As mesmas razões afastaram-me do A Cauda do Escorpião - o Adeus a Moçambique, de Giancarlo Coccia, recente publicação que para mim foi uma novidade. O Herdeiro de Aécio aborda o livro, muito criticamente, minorando o meu lamento.
Toda a gente fala da crise do capitalismo financeiro. Eu ainda resmungo com o industrial. O "indivíduo fruidor", da mescla vigente e dominante entre pós-marxismo e pós-catolicismo, só é quando rodeado de uma miríade de "gadgets" (termo inglês que significa penduricalhos). Mas o material desta produção industrial é mau, supra-perecível, daí que nos esvaímos em constantes actualizações e substituições. A minha máquina, com meia dúzia de anos ("tão antiga?", "vive em África? sabe? ... a humidade, o pó!...") avariou, a reparação tem o custo de uma nova. A máquina do meu pai (que não é Nikon, já agora) é mais velha do que eu e ainda fotografaria, se houvesse rolos. Conclusão: "não há dinheiro não há palhaço", deixo de ter máquina fotográfica. Um dia, quem sabe?, se isto me melhorar, comprarei outra. Que não será Nikon.

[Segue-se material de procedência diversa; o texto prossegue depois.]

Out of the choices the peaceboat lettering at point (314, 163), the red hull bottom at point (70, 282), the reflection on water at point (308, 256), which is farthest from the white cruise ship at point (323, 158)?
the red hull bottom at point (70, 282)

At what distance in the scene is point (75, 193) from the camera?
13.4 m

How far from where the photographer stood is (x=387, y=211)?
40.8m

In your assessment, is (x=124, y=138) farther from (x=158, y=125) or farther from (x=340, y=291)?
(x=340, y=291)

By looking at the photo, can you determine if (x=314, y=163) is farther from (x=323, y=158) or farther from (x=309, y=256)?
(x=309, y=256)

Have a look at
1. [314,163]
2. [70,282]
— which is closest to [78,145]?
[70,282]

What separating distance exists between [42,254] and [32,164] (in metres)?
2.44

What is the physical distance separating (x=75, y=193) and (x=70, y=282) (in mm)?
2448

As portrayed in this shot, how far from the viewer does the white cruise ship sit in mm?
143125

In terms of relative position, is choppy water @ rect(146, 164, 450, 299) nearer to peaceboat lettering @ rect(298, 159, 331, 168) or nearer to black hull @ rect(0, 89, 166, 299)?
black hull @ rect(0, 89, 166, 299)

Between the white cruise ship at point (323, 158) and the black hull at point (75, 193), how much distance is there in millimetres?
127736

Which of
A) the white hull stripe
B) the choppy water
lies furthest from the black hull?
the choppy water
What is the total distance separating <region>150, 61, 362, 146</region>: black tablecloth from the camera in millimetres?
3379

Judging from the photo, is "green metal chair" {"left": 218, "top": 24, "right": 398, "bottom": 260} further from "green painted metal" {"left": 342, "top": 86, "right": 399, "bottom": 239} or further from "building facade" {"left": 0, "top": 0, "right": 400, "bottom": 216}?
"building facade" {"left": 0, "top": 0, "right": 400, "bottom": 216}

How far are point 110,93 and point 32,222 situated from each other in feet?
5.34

Fui lá. Depois falei disso. Como seria de prever arquitectos e amigos de arquitectos defendem o "Arco do Triunfo de Cascais" que Gonçalo Byrne construíu ali na baía. Dizem que "recuperou" e "marcou" e mais não-sei-o-quê. Dizem ainda, e vindo de quem vem é um argumento delicioso, que "os apartamentos são caríssimos e estão todos vendidos". Que jeito dá a mercadocracia em algumas situações. O monstro está acima retratado (clicando ele aumenta), não me aproximei mais. Por mero pavor.
Quinze anos depois voltei ao VilaLisa, mítico local na Mexilhoeira Grande (entre Lagos e Portimão). O meu entusiasmo pela comida reduziu-se muito, entretanto. Mas ali recordei-me glutão. Ainda vale a pena.
A parede que está ali ao fundo é a actual Escola Secundária D. Leonor (Lisboa). O edifício antigo continua, mas cresceu-lhe este gânglio em forma
de paralelepípedo. Ou será tumor? Dizem-me que agora é assim ... que se recuperam as escolas.
Novo governo, crise generalizada. Como durante anos trabalhei em "cooperação" (Ajuda Pública ao Desenvolvimento) pergunto "que vai acontecer à cooperação?", gente nova e abordagens são esperadas. As notícias e as perspectivas são ... uma dor de alma.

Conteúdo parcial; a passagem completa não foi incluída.